Dois
dias depois da reeleição de Dilma Rousseff, a Câmara dos Deputados, por
ampla maioria — foi realizada em votação simbólica, com encaminhamento
de lideranças — derrubou o decreto 8.243, o dos Conselhos Populares.
Acompanhei a sessão. Voltarei ao assunto com mais detalhes. O PT, o
PSOL, o PCdoB e o PROS tentaram desesperadamente obstruir a votação do
Decreto Legislativo 1.491, que derrubava o de Dilma. Não conseguiu.
Por mais
que os governistas, alguns com discursos lastimáveis, tenham afirmado
que não se trata de uma derrota de Dilma, a verdade evidente é que se
trata, sim.
Não custa lembrar trechos do monstrengo dilmiano. O Artigo 1º do decreto estabelece: “Fica
instituída a Política Nacional de Participação Social – PNPS, com o
objetivo de fortalecer e articular os mecanismos e as instâncias
democráticas de diálogo e a atuação conjunta entre a administração
pública federal e a sociedade civil”. Sei… O Inciso II do Artigo 3º sustenta ainda que uma das diretrizes do PNPS é a “complementariedade,
transversalidade e integração entre mecanismos e instâncias da
democracia representativa, participativa e direta”.
Certo!
Então os conselhos seriam uma forma de democracia direta, né? Só que é a
democracia direta que se realiza à socapa, sem que ninguém saiba. Ou o
“cidadão” decide fazer parte de algum “coletivo” ou “movimento social”

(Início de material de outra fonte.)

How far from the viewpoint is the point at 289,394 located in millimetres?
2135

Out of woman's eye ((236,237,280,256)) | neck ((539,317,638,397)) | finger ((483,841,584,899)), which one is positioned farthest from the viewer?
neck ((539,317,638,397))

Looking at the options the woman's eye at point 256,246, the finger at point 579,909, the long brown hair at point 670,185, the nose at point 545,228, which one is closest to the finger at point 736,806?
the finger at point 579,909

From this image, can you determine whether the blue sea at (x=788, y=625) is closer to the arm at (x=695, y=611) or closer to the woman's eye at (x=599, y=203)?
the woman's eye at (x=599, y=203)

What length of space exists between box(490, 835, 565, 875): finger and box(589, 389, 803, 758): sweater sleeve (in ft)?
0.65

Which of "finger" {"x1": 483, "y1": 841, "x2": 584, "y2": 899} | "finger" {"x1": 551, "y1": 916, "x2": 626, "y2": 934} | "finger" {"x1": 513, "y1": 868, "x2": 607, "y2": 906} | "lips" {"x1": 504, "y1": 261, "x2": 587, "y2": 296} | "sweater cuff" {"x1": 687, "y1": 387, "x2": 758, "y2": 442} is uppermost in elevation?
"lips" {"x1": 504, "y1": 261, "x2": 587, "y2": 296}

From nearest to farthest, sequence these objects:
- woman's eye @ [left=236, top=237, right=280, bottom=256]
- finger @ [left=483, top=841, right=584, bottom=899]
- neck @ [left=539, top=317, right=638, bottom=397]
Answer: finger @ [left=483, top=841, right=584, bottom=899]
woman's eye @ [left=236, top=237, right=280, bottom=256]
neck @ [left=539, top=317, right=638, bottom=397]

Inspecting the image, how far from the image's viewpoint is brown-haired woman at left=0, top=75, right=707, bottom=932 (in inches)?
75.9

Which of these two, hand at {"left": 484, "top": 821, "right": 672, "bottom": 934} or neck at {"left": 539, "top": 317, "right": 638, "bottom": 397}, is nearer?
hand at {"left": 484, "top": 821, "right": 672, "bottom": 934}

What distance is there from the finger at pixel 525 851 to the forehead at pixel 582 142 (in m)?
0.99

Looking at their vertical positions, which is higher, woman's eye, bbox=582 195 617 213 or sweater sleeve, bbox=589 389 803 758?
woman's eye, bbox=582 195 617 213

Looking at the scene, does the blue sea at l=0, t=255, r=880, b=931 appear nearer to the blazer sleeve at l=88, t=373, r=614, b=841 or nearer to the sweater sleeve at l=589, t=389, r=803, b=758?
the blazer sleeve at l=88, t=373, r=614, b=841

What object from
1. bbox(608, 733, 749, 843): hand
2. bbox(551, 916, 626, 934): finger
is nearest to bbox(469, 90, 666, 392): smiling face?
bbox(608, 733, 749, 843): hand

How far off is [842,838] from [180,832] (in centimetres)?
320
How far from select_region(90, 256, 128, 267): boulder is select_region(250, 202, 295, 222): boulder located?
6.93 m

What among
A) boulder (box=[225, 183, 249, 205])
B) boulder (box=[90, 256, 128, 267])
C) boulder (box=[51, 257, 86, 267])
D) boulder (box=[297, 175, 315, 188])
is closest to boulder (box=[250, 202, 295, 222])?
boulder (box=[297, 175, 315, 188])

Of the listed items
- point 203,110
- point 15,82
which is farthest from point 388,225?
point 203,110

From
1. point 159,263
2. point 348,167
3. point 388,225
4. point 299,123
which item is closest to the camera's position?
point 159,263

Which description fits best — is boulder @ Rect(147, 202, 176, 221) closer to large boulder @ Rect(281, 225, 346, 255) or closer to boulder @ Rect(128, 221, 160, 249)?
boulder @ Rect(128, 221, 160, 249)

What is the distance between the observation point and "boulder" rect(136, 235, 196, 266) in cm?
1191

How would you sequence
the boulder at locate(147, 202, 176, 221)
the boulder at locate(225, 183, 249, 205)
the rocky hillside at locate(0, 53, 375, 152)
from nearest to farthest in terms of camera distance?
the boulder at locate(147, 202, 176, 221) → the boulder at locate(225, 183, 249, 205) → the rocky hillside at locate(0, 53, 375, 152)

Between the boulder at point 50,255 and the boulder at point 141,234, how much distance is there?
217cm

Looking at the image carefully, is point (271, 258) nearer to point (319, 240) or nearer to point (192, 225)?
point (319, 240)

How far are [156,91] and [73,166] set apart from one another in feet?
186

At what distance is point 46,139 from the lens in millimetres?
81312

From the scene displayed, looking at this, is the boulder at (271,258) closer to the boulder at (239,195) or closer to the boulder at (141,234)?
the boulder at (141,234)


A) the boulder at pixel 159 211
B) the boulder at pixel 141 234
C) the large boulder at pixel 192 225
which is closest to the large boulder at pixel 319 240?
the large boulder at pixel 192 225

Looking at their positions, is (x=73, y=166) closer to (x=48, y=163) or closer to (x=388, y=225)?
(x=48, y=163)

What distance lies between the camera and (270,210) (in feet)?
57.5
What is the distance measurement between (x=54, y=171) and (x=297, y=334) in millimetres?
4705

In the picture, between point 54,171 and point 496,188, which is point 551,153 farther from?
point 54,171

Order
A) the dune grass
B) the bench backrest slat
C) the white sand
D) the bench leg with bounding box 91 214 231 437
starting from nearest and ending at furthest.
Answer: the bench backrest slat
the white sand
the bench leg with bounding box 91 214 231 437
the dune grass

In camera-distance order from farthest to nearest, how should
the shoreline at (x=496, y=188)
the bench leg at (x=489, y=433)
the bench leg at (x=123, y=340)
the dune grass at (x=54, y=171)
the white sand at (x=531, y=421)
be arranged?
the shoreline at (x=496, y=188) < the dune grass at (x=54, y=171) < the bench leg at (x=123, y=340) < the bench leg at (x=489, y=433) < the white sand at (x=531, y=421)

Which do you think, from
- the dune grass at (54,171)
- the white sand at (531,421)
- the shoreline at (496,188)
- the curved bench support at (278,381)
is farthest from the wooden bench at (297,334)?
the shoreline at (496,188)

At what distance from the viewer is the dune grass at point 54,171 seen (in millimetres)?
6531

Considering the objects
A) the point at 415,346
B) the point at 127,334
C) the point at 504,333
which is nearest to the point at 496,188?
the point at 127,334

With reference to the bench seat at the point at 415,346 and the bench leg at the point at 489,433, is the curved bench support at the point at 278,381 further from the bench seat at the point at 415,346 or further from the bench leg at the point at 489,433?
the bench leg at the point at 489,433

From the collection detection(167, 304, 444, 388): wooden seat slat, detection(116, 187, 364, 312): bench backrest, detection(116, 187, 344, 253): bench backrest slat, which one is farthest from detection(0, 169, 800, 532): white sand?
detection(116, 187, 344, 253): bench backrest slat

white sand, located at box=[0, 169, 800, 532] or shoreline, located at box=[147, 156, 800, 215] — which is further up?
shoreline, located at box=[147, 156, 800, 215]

ou não vai participar de coisa nenhuma. O texto tem o topete de definir o
que é sociedade civil logo no Inciso I do Artigo 2º: “o cidadão, os coletivos, os movimentos sociais institucionalizados ou não institucionalizados, suas redes e suas organizações”. Ou por outra: é sociedade civil tudo aquilo que o poder decidir que é; e não é o que ele decidir que não é.
Fim da propriedade privada
Como observei numa coluna na
Folha, O “indivíduo” só aparece no decreto para que possa ser rebaixado
diante dos “coletivos” e dos “movimentos sociais institucionalizados” e
“não institucionalizados”, seja lá o que signifiquem uma coisa, a outra
e o seu contrário. Poucos perceberam que o decreto institui uma
“justiça paralela” por intermédio da “mesa de diálogo”, assim definida:
“mecanismo de debate e de negociação com a participação dos setores da
sociedade civil e do governo diretamente envolvidos no intuito de
prevenir, mediar e solucionar conflitos sociais”.
Ai,
ai, ai… Como a Soberana já definiu o que é sociedade civil, podemos
esperar na composição dessa mesa o “indivíduo” e os movimentos
“institucionalizados” e “não institucionalizados”. Se a sua propriedade
for invadida por um “coletivo”, por exemplo, você poderá participar,
apenas como uma das partes, de uma “mesa de negociação” com os invasores
e com aqueles outros “entes”. Antes que o juiz restabeleça o seu
direito, garantido em lei, será preciso formar a tal “mesa”…
Isso
tem história. No dia 19 de fevereiro, o ministro Gilberto Carvalho
participou de um seminário sobre mediação de conflitos. Com todas as
letras, atacou a Justiça por conceder liminares de reintegração de posse e censurou o estado brasileiro por cultivar o que chamou de “uma mentalidade que se posiciona claramente contra tudo aquilo que é insurgência”. Ou por outra: a insurgência lhe é bem-vinda. Parece que ele tem a ambição de manipulá-la como insuflador e como autoridade.
Vocês
se lembram do “Programa Nacional-Socialista” dos Direitos Humanos, de
dezembro de 2009? É aquele que, entre outros mimos, propunha mecanismos
de censura à imprensa.
Qual era o Objetivo Estratégico VI?
Reproduzo trecho:
“a-
Assegurar a criação de marco legal para a prevenção e mediação de
conflitos fundiários urbanos, garantindo o devido processo legal e a
função social da propriedade.
(…)
d- Propor projeto de lei para
institucionalizar a utilização da mediação como ato inicial das demandas
de conflitos agrários e urbanos, priorizando a realização de audiência
coletiva com os envolvidos (…) como medida preliminar à avaliação da
concessão de medidas liminares (…)”
Dilma
voltou à carga, resolveu dar uma banana para o Congresso e, em vez de
projeto de lei, que pode ser emendado pelos parlamentares, mandou logo
um decreto.
Quebrou
a cara.
E olhem que isso aconteceu com a atual composição da Câmara. A
da próxima legislatura é ainda mais inóspita ao governo.